# Anti-bot signature corpus
The signature corpus embedded in [`src/antibot.rs`](src/antibot.rs) (the
`CORPUS_JSON` const) fingerprints which anti-bot / WAF / CDN vendor is gating an
HTTP response, and whether that vendor is *actively challenging* us (a wall) vs.
merely *present* (a CDN fronting a site that served us fine).
## Provenance & license
The vendor list and the `signals[]` / `challenge[]` split are modeled on
**`albinstman/antibot-print`** (MIT) — <https://github.com/albinstman/antibot-print>.
- **Upstream license:** MIT (compatible with this Apache-2.0 / MIT crate).
- **Reference commit:** *record the SHA you authored against here when syncing.*
- **What we took:** the *idea* and the vendor taxonomy. The actual regex
patterns are **first-party** — hand-authored against the vendors we actually
meet, not a wholesale vendoring of the upstream JSON. This keeps the ruleset
small, readable, owned, and unit-testable, and avoids tracking upstream churn
or importing a pattern that bloats compile.
## Governance
- The corpus is **not** auto-synced. Treat any change as a reviewable diff.

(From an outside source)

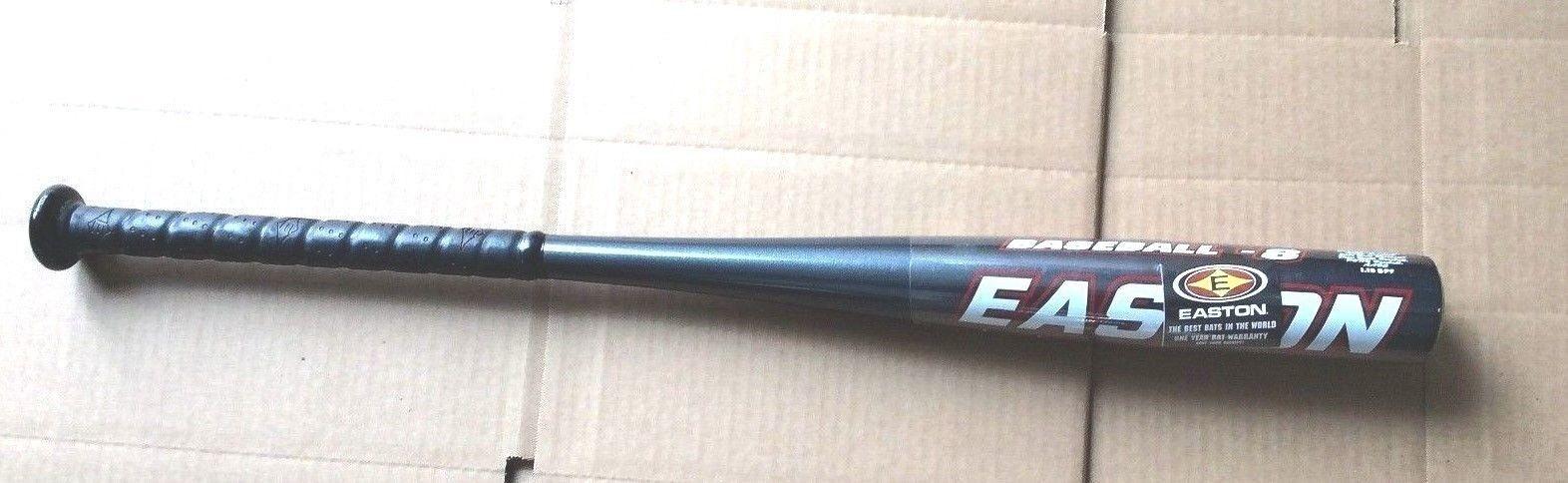 Easton Magnum LK2 Baseball Bat 29  21oz. 2 1 4  Barrell Diameter BRAND NEW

- **Bump `CORPUS_VERSION`** in `src/antibot.rs` on every edit. Verdicts are
recorded with this version so a replay-grade archive can reproduce a
classification deterministically — a verdict is captured data, never
recomputed at replay time against a newer corpus.
- Drift is caught loudly by the **offline accuracy benchmark**
(`tests/antibot_accuracy.rs`): a held-out labeled corpus scored for
precision/recall. If a vendor changes its markers and a signature rots, that
test fails rather than silently lowering field accuracy.
- The benchmark corpus is deliberately **disjoint** from the live canaries
(`fortress.theplumber.dev`, `bot.sannysoft.com`) so we measure the detector,
not one target.
## Adding / editing a vendor
1. Edit `CORPUS_JSON` in `src/antibot.rs`. Patterns are RE2-style (no
backreferences / lookaround) so they run under the linear-time `regex`
engine and are safe on attacker-controlled input. Matched case-insensitively
against the normalized `S:`/`H:`/`B:` form.
- `H:` patterns are anchored at the header line start (`h:server: …`).
- `B:` patterns match their marker *anywhere* in the (bounded) body.
- Put markers that only appear during an **active block** in `challenge[]`;
put mere-presence markers (CDN headers) in `signals[]`.
2. Add a labeled fixture to `tests/antibot_accuracy.rs`.
3. Bump `CORPUS_VERSION`.
4. `cargo test -p void_crawl_core antibot` + `--test antibot_accuracy`.
## Vendor coverage
WAF/CDN: Cloudflare, Akamai, Imperva/Incapsula, AWS WAF, F5 BigIP, Sucuri,
CloudFront. Bot detection: DataDome, PerimeterX/HUMAN, Kasada. Challenge
widgets: reCAPTCHA, hCaptcha (Turnstile is folded into the `cloudflare` vendor).